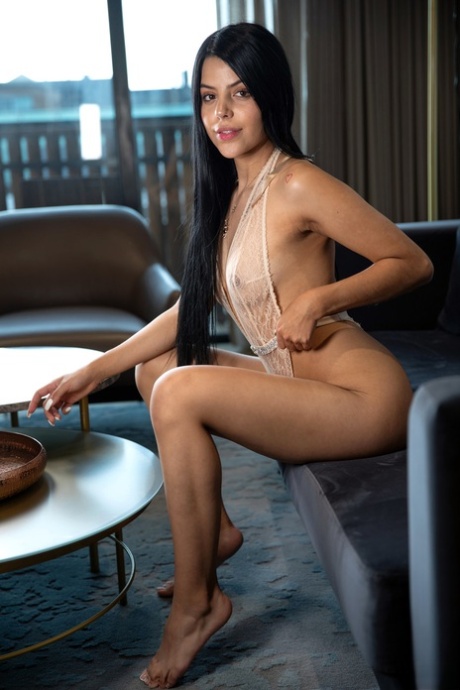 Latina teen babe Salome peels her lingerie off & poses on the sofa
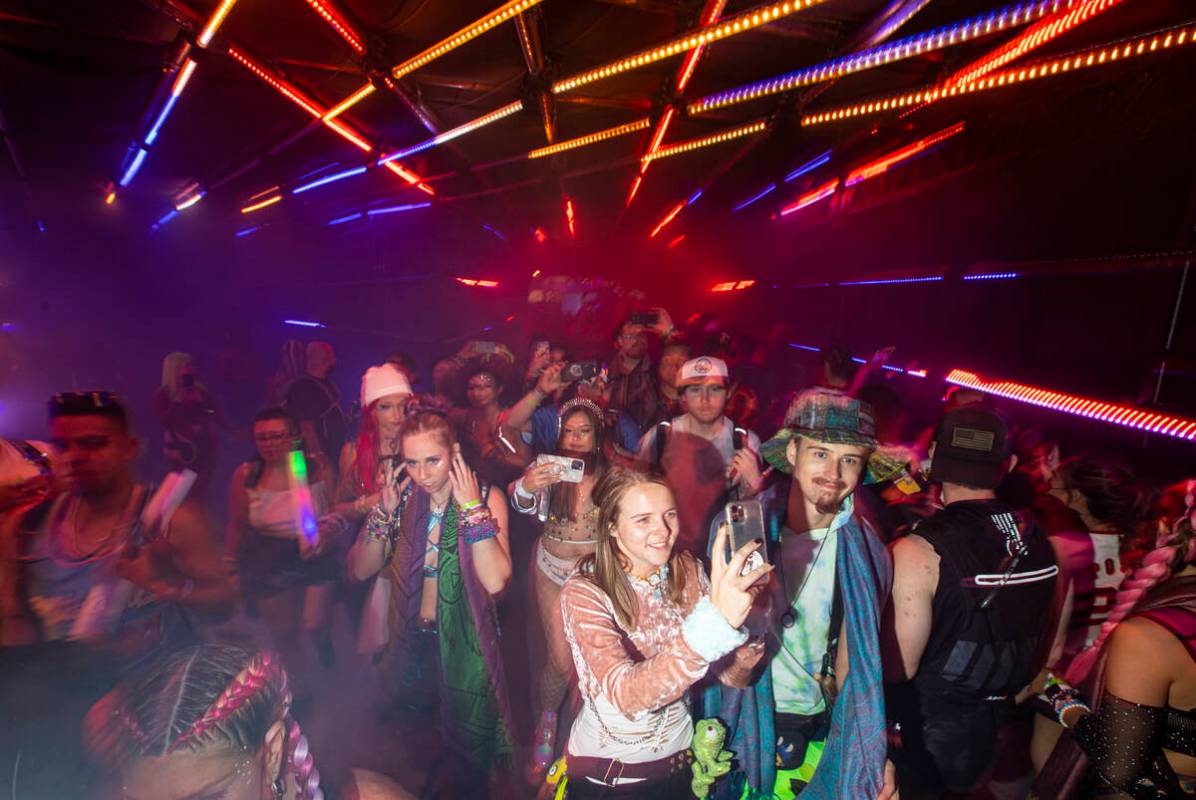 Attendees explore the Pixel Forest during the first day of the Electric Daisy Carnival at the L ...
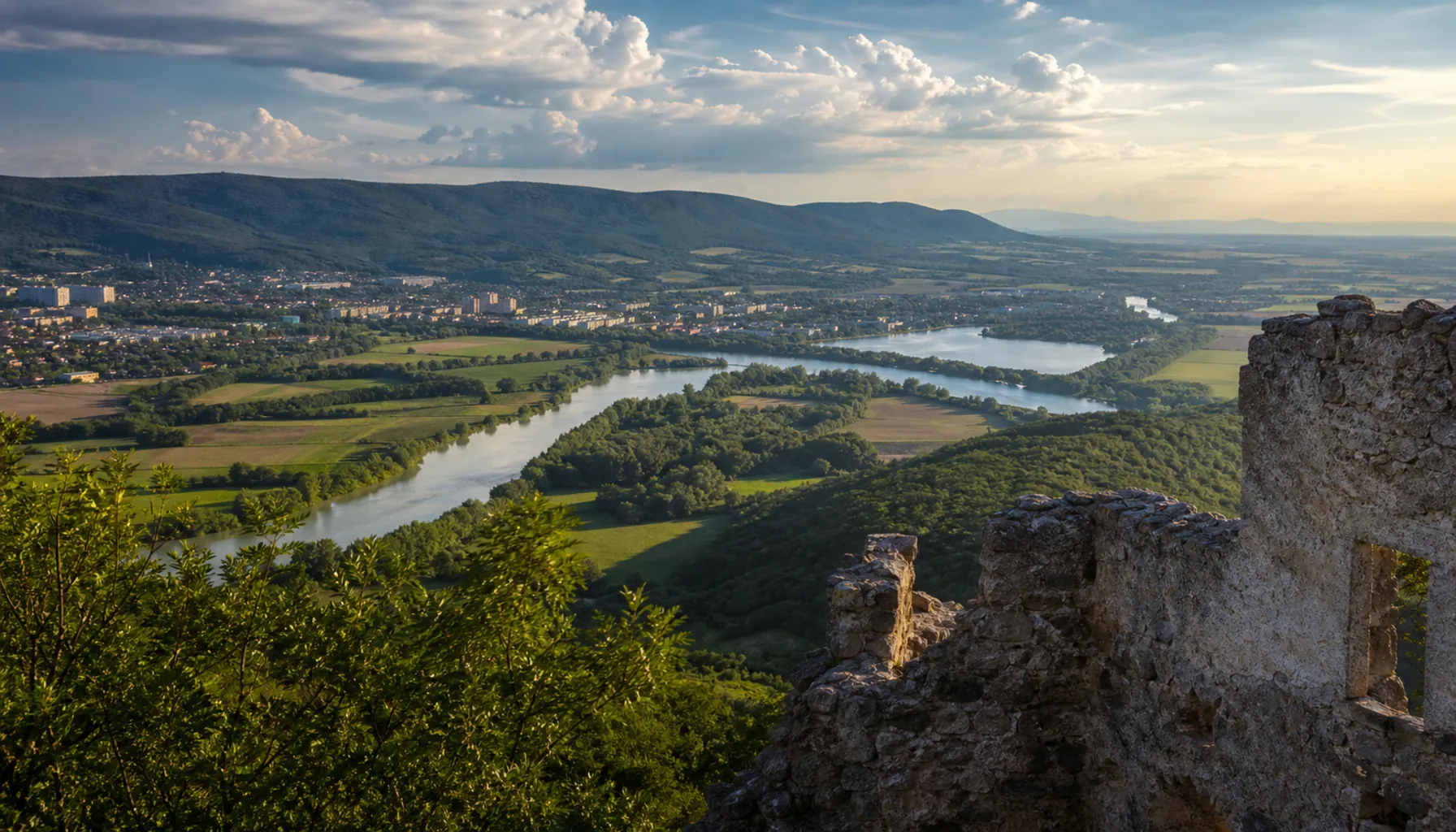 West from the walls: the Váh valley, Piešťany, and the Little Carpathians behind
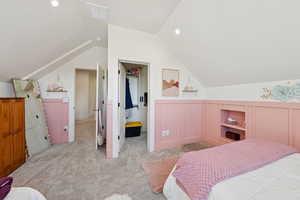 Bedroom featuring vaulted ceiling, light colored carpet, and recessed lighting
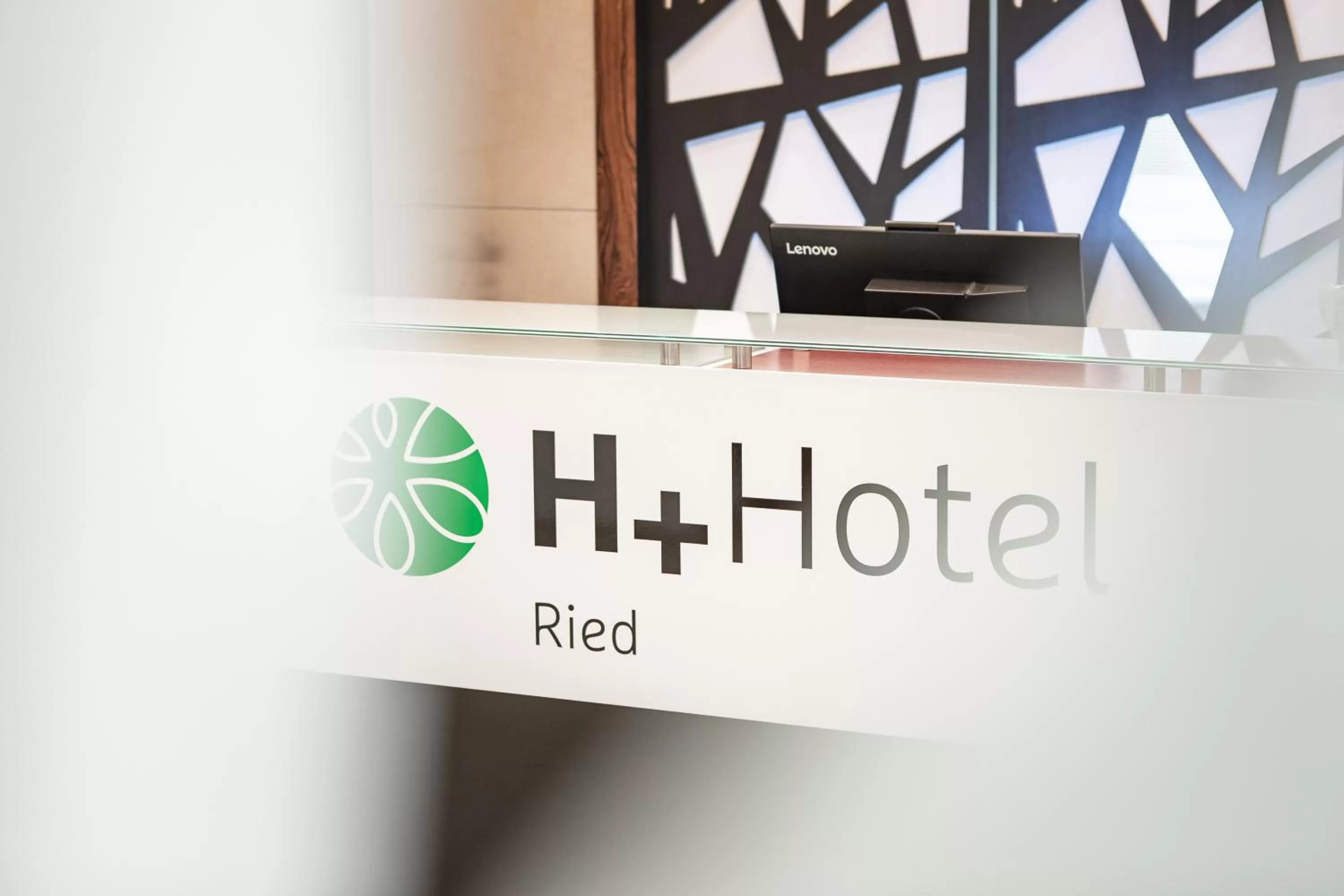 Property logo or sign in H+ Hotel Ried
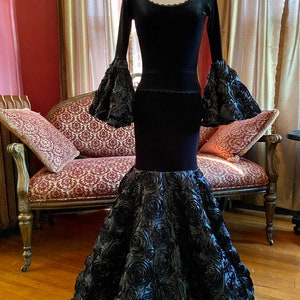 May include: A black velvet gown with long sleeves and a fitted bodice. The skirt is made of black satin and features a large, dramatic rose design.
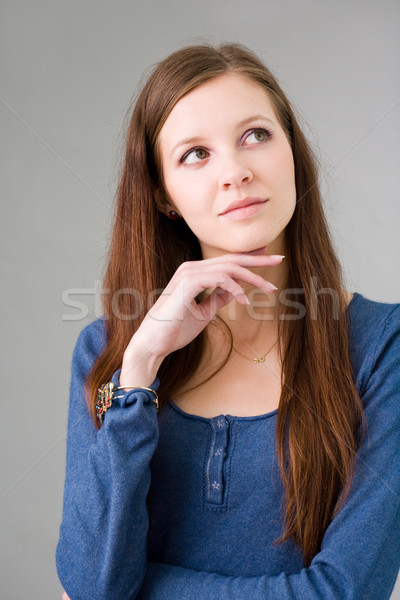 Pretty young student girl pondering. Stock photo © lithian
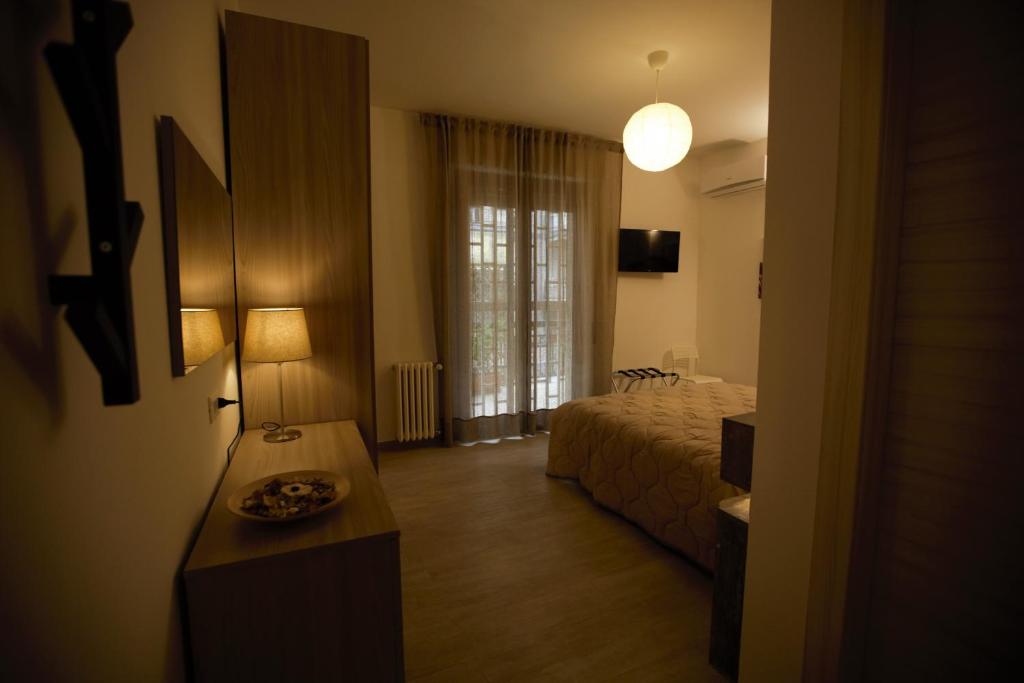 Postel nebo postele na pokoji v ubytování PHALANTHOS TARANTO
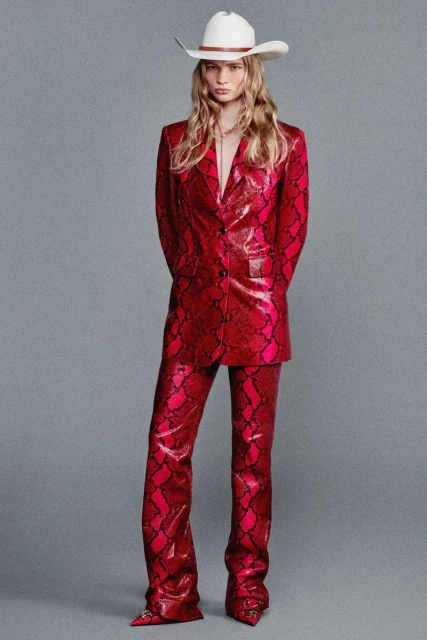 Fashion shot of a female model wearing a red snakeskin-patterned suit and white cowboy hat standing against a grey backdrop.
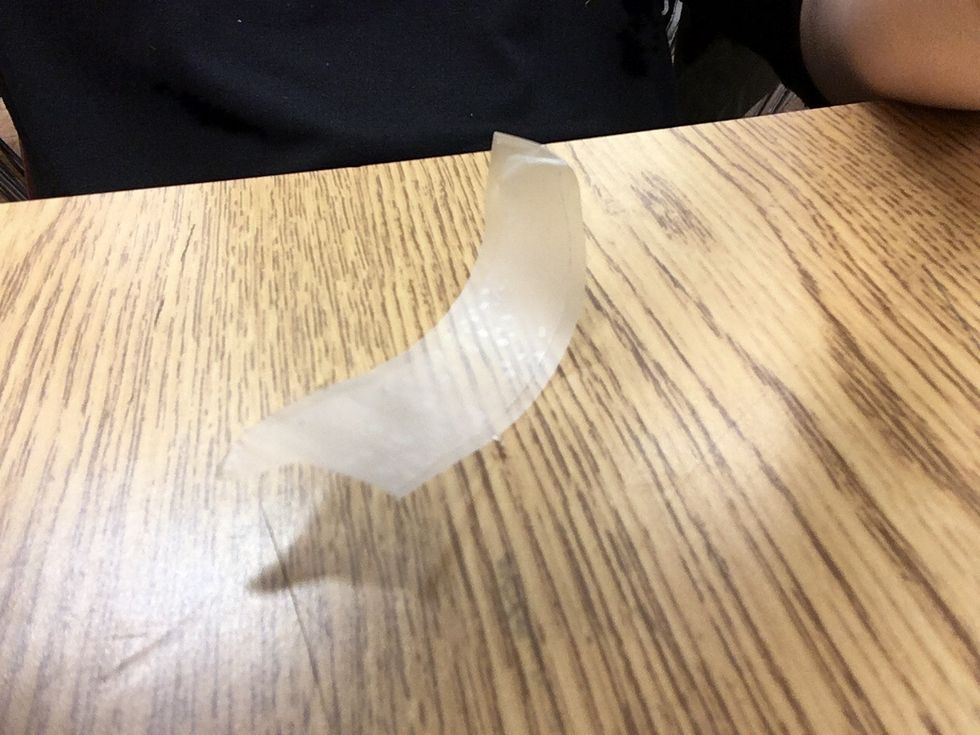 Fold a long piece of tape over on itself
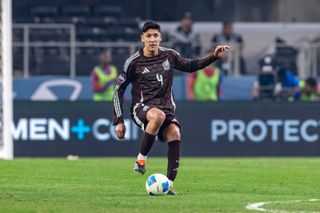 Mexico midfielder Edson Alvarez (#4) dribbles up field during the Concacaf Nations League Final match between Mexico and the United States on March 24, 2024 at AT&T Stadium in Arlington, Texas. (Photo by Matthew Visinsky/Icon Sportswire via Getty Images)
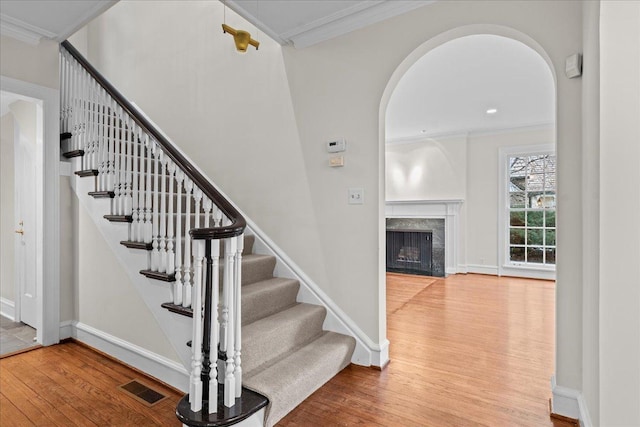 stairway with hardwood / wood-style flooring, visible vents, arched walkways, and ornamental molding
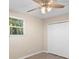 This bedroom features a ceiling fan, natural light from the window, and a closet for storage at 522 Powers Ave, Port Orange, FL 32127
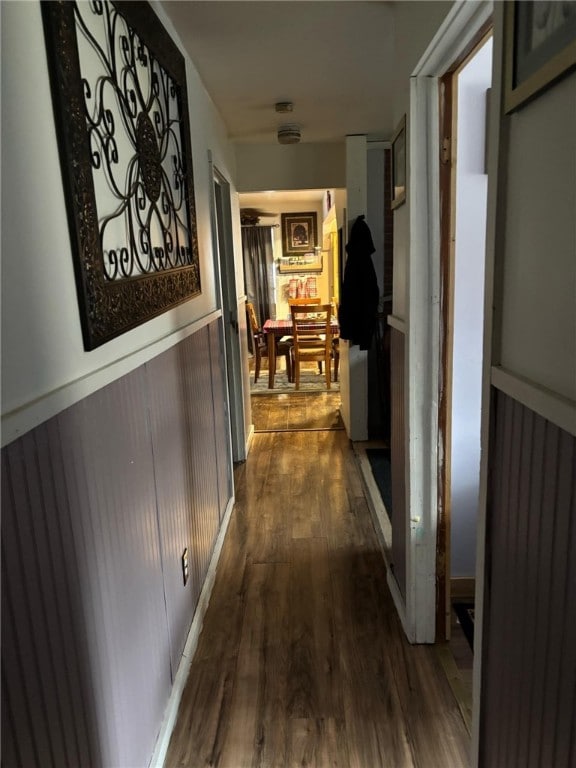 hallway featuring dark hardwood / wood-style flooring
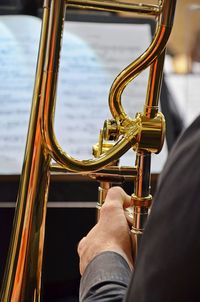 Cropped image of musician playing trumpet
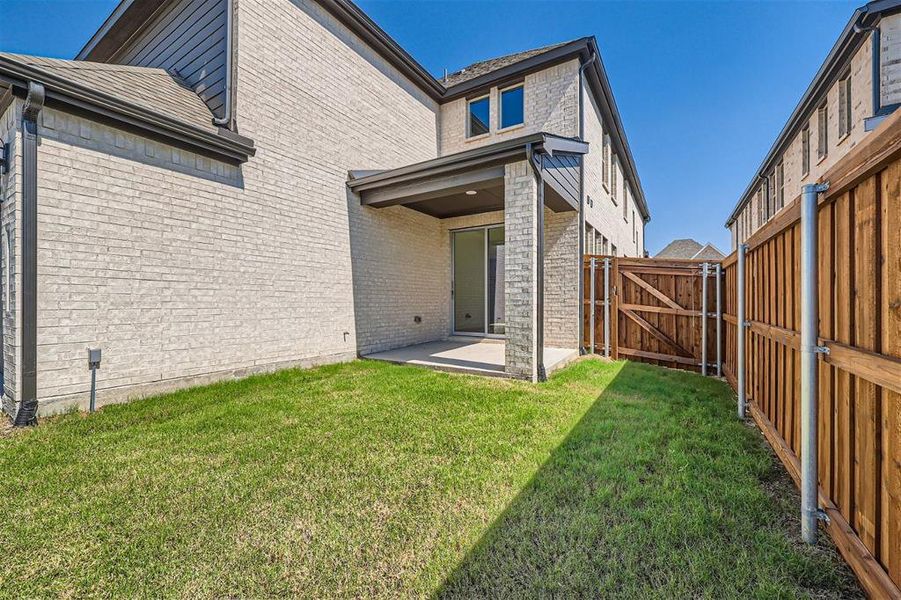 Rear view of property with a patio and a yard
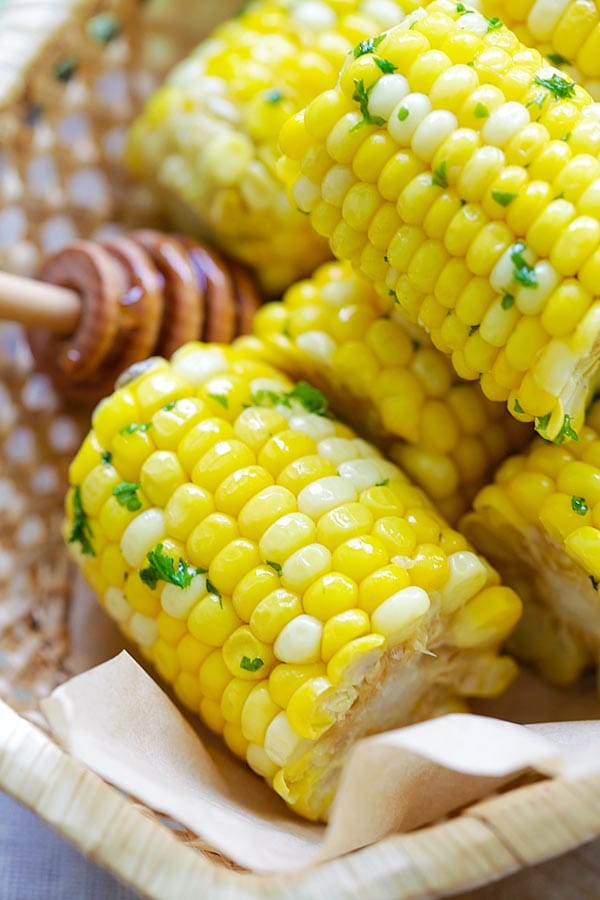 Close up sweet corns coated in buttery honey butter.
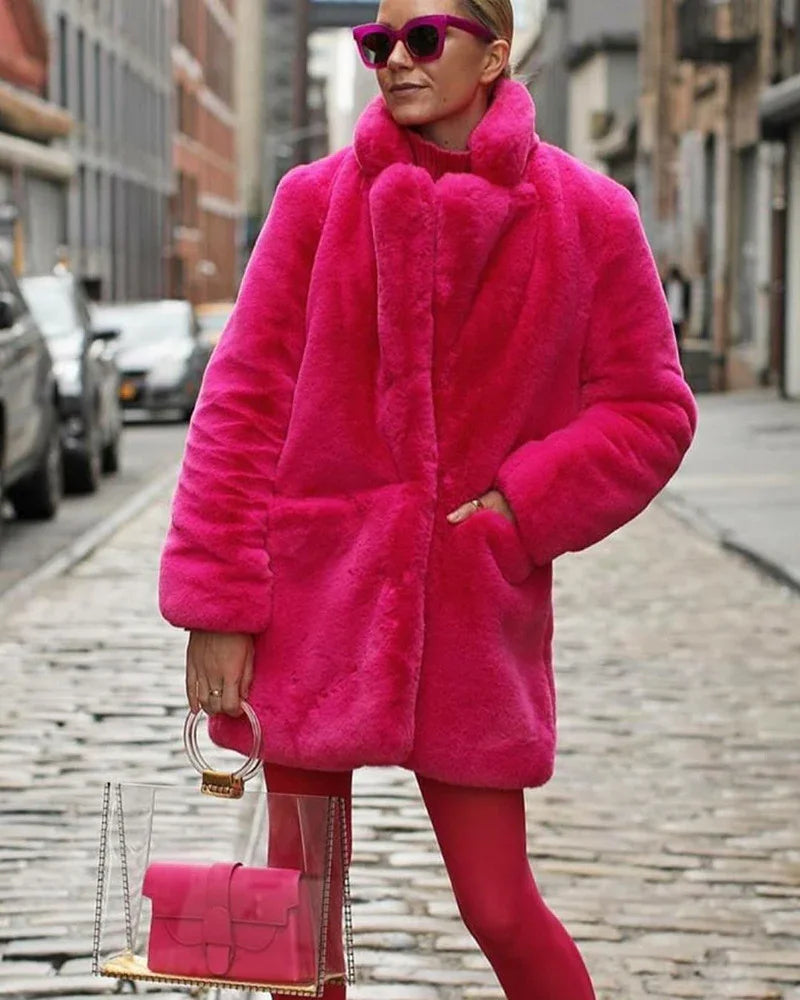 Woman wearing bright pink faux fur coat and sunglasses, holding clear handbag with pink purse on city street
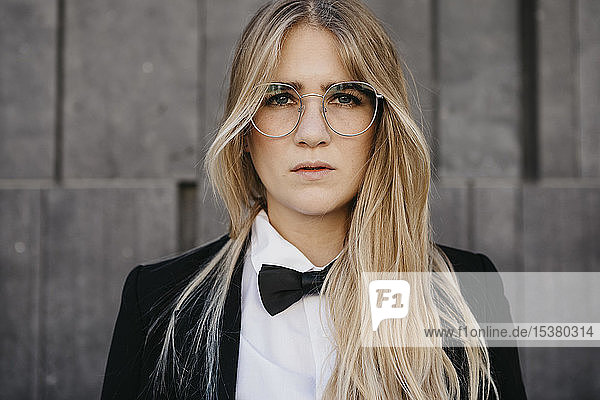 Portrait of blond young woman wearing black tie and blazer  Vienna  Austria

----

> Work item
Return, exactly as they stand, the lines above from the one with "Mexico midfielder Edson" to the one with "Close up sweet", omitting any pictures among them.

> Exercise output
 Mexico midfielder Edson Alvarez (#4) dribbles up field during the Concacaf Nations League Final match between Mexico and the United States on March 24, 2024 at AT&T Stadium in Arlington, Texas. (Photo by Matthew Visinsky/Icon Sportswire via Getty Images)
 stairway with hardwood / wood-style flooring, visible vents, arched walkways, and ornamental molding
 This bedroom features a ceiling fan, natural light from the window, and a closet for storage at 522 Powers Ave, Port Orange, FL 32127
 hallway featuring dark hardwood / wood-style flooring
 Cropped image of musician playing trumpet
 Rear view of property with a patio and a yard
 Close up sweet corns coated in buttery honey butter.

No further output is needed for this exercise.